[Spatial question records]

● ● ●

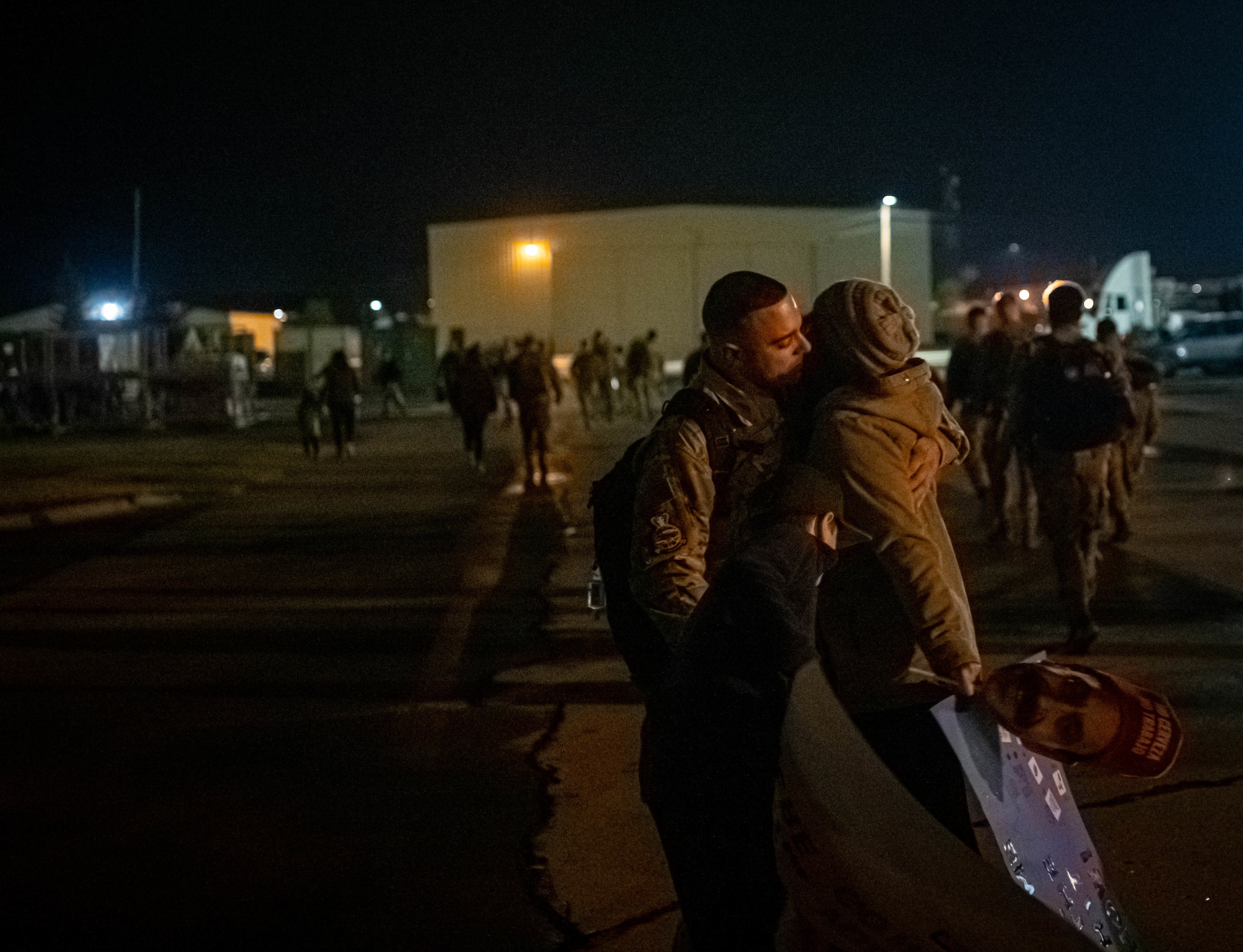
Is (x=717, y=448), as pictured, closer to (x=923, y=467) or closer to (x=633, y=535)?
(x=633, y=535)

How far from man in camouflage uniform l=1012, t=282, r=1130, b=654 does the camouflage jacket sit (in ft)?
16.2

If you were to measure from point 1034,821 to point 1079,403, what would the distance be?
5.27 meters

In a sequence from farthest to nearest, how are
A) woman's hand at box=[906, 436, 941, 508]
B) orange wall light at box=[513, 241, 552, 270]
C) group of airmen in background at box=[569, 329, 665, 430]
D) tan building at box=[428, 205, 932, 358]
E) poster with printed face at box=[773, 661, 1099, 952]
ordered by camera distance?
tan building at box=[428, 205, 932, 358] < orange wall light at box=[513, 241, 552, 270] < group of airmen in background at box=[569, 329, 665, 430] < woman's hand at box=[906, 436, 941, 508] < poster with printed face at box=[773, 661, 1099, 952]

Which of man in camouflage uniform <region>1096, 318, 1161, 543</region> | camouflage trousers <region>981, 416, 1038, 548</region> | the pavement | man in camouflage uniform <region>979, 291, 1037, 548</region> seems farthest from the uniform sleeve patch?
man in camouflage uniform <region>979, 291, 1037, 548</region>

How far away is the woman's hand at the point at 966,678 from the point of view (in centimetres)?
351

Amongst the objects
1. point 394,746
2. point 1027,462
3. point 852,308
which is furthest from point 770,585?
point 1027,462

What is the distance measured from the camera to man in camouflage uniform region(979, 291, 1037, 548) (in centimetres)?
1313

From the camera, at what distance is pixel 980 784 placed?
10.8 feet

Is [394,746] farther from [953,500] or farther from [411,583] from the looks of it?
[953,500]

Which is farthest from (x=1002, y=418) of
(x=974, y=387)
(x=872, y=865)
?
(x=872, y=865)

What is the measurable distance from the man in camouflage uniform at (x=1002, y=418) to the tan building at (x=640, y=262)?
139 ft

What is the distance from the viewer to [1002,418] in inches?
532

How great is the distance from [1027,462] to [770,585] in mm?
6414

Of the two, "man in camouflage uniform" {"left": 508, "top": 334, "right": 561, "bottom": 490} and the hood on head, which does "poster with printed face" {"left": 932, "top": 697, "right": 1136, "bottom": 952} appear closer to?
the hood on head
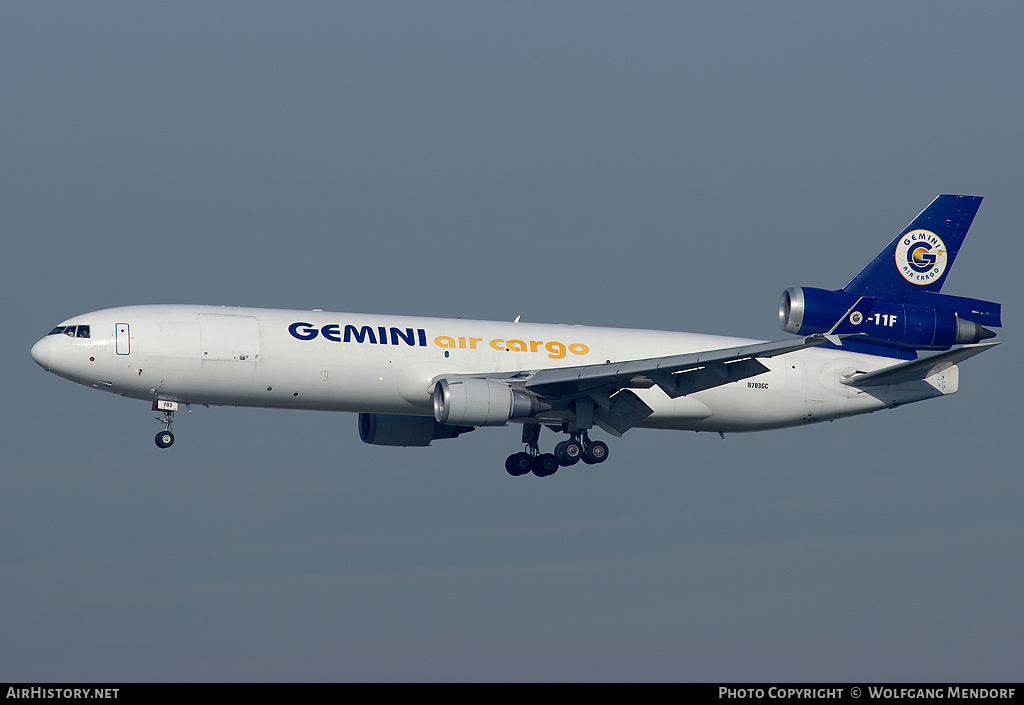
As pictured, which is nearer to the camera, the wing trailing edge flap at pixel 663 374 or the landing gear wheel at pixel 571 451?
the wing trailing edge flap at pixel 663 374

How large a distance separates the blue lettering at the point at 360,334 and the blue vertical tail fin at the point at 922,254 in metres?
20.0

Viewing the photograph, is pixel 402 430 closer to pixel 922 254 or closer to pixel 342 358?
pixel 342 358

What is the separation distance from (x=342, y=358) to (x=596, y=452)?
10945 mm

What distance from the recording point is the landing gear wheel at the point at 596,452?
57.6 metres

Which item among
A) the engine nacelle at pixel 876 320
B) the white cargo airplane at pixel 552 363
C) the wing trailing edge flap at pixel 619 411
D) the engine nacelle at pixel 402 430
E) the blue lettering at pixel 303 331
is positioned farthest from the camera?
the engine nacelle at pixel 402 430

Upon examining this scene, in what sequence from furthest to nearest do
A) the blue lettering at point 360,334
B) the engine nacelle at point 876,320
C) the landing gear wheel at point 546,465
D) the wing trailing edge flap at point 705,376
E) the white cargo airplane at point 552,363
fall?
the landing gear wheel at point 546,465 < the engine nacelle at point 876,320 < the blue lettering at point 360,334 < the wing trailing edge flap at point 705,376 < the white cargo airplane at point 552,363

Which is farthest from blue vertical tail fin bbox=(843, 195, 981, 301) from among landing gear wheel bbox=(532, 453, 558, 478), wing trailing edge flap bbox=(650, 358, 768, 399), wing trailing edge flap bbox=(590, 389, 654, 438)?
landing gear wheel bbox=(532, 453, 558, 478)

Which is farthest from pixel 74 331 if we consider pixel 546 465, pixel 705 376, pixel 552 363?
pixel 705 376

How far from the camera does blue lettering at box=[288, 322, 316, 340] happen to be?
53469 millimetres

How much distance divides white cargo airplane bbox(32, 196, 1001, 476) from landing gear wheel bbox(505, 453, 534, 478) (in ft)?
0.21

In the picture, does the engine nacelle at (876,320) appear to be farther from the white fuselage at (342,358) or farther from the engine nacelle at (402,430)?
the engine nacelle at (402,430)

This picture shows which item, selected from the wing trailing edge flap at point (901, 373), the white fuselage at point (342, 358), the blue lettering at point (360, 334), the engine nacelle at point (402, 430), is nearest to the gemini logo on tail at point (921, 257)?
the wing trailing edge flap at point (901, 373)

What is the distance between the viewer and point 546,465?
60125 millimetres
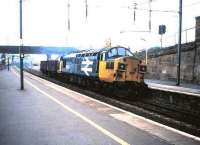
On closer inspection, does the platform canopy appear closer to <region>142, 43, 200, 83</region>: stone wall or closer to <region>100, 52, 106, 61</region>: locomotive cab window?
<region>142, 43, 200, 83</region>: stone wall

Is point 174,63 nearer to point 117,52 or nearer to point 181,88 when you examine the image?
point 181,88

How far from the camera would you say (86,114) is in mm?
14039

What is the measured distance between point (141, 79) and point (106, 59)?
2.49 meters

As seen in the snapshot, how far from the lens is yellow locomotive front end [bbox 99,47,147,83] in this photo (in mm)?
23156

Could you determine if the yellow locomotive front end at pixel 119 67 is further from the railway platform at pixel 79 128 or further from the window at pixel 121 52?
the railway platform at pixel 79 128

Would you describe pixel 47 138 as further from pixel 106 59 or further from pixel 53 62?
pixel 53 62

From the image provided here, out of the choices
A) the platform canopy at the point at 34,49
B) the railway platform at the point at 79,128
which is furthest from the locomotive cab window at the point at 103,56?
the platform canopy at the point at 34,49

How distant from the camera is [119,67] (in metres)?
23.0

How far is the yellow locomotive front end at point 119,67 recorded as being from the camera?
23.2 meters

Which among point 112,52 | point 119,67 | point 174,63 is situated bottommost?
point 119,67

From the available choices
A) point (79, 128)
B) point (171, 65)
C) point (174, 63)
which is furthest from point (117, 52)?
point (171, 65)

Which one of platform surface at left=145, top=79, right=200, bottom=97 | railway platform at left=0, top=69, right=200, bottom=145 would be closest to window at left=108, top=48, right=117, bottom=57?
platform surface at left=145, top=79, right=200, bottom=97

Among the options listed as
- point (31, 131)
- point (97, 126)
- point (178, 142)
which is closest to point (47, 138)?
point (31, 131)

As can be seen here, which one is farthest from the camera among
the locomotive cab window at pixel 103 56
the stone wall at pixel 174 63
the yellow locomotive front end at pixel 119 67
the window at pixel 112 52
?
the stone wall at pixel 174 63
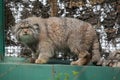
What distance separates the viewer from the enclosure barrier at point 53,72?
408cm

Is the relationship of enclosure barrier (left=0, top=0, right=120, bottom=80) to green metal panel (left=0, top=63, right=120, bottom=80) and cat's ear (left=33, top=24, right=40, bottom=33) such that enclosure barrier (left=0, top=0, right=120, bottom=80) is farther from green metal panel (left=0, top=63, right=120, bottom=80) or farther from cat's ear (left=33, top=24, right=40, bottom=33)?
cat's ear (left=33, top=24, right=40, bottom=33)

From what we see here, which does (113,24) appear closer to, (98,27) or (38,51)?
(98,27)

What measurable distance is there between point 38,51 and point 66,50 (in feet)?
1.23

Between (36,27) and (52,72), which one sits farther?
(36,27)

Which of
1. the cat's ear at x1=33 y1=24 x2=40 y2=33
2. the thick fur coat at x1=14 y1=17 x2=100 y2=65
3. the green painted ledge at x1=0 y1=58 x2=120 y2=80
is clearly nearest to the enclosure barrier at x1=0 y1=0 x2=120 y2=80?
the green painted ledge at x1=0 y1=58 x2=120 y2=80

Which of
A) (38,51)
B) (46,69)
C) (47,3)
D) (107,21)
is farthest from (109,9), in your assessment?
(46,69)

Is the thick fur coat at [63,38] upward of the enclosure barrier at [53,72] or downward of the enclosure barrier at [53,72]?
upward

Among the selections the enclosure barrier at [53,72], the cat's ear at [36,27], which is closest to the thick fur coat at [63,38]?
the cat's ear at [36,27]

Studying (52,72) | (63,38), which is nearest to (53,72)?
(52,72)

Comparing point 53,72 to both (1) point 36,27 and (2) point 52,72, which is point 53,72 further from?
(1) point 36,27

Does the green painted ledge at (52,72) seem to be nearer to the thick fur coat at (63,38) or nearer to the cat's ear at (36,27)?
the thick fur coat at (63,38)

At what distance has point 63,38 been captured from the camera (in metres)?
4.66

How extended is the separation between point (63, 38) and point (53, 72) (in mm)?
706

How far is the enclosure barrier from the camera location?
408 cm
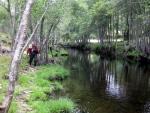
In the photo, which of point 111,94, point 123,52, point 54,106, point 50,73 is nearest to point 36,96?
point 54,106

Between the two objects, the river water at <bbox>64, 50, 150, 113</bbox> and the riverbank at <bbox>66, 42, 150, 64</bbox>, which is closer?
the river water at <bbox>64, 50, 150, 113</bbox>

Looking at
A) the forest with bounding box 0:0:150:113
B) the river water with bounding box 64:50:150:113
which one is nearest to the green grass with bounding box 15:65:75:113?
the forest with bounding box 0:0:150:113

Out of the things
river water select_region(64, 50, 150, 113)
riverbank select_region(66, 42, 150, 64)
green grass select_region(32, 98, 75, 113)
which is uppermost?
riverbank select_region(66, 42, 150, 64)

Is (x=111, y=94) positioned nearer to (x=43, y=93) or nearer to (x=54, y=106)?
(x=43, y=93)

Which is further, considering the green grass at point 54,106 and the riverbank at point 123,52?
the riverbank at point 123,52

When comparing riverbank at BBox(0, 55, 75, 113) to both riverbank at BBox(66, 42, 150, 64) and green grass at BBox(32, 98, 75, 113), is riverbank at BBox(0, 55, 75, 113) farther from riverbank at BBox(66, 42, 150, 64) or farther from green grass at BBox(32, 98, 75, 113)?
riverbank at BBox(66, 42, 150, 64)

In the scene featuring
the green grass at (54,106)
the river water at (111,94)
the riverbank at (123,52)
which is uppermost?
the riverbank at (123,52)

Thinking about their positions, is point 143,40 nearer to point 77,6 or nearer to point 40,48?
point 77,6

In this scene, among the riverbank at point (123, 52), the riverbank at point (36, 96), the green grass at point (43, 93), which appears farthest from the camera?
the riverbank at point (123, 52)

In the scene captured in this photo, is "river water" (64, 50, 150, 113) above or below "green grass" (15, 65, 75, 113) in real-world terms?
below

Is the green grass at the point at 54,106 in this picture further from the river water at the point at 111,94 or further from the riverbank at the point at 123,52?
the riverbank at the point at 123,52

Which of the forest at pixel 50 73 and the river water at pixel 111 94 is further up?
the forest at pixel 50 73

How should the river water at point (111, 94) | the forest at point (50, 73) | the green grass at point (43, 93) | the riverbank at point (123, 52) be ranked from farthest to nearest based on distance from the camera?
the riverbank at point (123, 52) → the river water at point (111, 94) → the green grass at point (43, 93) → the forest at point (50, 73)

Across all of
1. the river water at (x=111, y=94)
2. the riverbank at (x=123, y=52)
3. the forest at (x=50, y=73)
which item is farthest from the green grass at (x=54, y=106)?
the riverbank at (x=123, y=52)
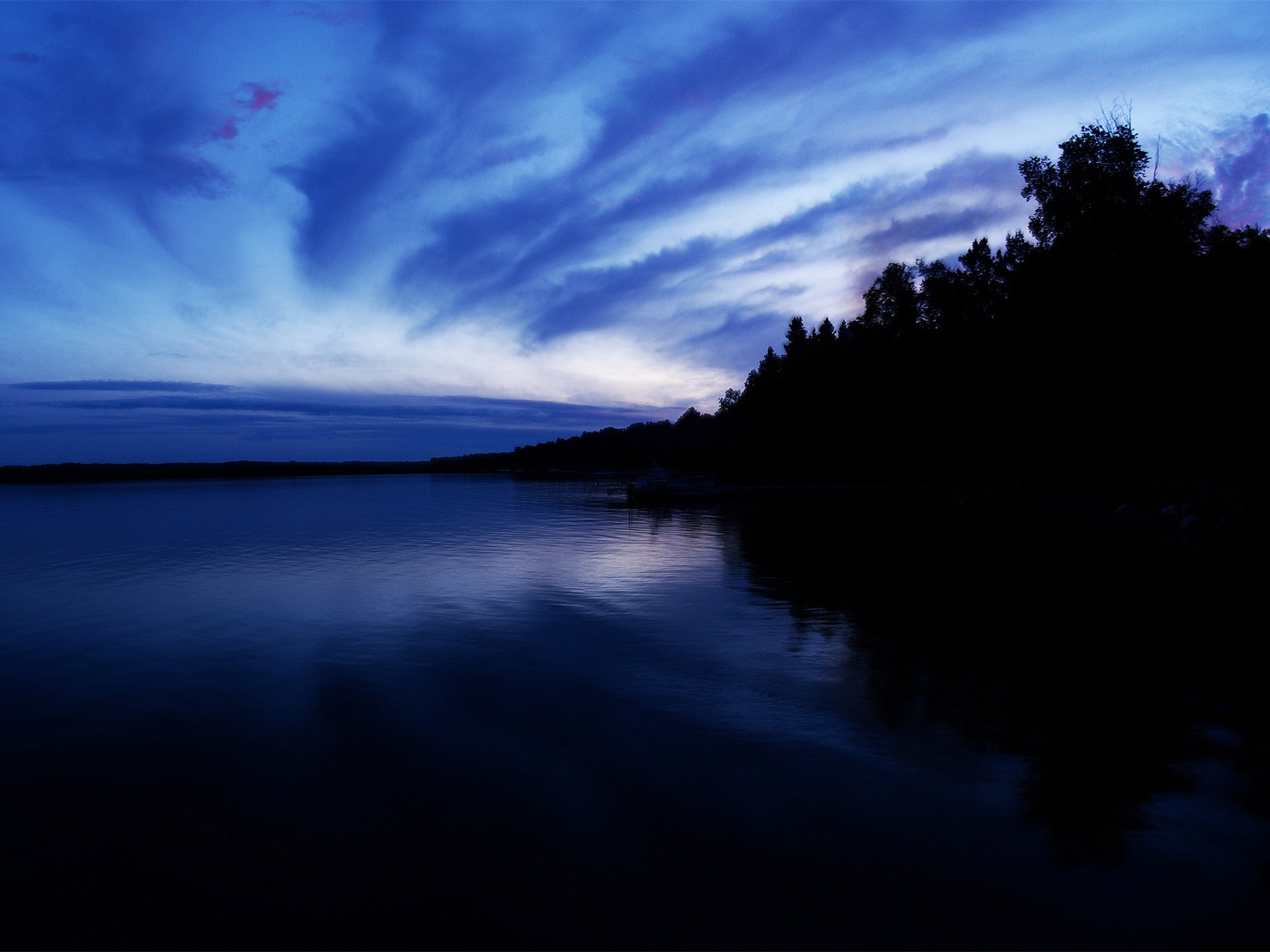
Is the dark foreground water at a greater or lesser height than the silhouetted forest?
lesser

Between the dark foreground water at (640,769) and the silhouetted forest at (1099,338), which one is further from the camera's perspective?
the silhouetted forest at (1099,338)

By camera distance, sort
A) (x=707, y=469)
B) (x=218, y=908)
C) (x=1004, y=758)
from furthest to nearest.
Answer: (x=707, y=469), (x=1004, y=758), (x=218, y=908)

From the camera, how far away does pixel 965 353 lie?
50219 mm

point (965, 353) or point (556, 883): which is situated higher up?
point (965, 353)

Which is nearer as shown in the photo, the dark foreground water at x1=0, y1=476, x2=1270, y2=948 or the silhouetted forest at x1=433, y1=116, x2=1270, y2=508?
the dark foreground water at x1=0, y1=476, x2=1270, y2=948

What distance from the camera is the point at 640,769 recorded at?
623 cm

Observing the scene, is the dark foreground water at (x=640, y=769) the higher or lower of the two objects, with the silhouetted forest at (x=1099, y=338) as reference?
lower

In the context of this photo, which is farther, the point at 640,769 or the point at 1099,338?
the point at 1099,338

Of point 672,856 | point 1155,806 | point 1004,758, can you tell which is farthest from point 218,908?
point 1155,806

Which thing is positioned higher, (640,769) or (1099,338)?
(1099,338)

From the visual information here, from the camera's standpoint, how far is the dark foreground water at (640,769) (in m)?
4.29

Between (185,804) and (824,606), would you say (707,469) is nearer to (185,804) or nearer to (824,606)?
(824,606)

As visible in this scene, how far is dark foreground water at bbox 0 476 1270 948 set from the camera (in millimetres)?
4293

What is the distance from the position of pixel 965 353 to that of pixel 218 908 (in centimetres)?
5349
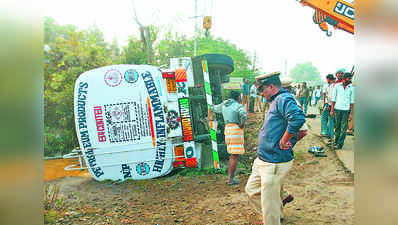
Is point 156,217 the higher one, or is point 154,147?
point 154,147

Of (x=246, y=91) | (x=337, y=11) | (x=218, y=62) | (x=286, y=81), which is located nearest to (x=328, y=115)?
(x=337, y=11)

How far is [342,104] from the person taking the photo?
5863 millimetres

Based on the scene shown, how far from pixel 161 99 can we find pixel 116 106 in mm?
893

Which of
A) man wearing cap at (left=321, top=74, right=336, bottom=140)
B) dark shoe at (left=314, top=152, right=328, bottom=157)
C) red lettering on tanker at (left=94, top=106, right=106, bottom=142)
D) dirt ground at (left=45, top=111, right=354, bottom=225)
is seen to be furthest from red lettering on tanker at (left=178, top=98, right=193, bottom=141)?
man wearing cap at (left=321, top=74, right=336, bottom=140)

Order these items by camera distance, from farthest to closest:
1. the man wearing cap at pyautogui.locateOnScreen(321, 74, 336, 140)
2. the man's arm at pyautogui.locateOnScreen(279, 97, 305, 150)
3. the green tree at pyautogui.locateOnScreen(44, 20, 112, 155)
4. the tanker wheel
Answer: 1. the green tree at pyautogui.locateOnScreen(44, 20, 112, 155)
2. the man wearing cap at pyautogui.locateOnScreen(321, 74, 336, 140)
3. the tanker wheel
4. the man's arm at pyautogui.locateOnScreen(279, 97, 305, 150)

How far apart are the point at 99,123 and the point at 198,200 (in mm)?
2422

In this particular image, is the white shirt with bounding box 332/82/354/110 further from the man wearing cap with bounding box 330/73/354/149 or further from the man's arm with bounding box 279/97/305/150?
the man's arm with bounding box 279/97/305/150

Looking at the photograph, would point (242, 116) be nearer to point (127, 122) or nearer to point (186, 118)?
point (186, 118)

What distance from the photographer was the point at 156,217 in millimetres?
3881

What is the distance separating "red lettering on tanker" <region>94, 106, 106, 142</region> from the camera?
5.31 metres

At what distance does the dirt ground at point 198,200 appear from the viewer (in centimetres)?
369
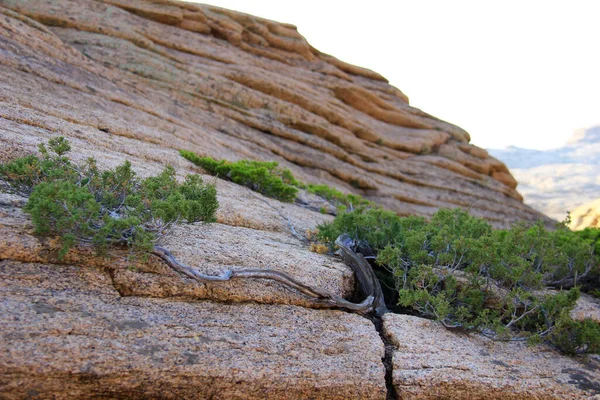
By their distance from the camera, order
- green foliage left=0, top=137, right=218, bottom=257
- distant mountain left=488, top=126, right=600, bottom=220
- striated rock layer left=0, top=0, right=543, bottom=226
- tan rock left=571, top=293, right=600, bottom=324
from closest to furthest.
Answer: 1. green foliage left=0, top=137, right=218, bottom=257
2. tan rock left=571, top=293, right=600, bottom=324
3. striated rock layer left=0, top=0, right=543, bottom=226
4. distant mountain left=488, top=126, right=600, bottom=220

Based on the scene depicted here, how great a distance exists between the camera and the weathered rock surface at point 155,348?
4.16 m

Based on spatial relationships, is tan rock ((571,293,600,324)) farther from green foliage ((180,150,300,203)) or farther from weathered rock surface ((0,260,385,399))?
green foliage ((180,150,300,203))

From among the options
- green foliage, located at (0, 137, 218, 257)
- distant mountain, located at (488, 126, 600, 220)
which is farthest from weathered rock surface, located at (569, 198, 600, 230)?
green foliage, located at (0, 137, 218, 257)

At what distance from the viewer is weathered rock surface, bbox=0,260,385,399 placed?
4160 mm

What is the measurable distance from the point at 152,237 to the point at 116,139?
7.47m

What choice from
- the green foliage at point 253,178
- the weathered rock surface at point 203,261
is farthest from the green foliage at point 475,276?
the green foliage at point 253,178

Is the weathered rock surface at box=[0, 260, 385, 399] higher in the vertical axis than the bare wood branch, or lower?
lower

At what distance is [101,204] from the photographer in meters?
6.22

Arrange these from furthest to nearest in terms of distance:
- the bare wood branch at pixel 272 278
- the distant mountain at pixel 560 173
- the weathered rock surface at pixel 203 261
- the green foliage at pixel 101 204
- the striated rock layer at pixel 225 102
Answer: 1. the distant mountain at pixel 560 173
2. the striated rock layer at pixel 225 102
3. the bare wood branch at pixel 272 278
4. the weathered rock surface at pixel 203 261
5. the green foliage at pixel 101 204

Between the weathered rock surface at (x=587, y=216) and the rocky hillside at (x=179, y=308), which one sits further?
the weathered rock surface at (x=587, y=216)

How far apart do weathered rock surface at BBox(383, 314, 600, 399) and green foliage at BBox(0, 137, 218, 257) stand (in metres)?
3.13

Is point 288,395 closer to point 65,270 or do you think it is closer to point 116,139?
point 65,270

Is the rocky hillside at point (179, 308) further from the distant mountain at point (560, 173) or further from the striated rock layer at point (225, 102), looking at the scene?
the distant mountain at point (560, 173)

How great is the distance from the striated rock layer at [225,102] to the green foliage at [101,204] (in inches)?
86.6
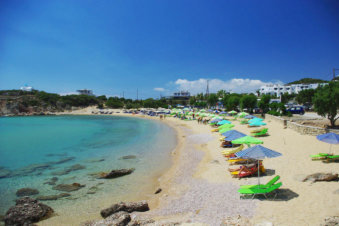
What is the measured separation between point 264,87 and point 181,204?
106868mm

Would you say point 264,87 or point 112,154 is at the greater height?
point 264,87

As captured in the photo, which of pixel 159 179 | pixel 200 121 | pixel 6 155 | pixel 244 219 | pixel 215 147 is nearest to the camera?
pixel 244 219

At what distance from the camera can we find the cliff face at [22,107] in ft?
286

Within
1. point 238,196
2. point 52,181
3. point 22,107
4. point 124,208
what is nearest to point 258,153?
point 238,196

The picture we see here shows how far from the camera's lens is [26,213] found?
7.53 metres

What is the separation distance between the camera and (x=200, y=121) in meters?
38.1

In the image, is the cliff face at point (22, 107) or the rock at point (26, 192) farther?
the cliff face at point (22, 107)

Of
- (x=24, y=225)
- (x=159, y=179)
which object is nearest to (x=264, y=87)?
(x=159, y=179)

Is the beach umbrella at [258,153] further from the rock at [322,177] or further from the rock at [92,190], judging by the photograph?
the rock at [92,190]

● ● ●

WRITTEN TASK: Please copy the lines starting at the very first one and ending with the line that contains "5.27 meters", both included, and leave out the pictures.

REPLY:
Is (x=717, y=448), as pictured, closer to (x=923, y=467) or closer to (x=633, y=535)?
(x=633, y=535)

How far from man in camouflage uniform l=1012, t=282, r=1130, b=654 does the camouflage jacket sit (in ft)?
16.2

If you were to measure from point 1034,821 to point 1079,403, what would the distance be?
5.27 meters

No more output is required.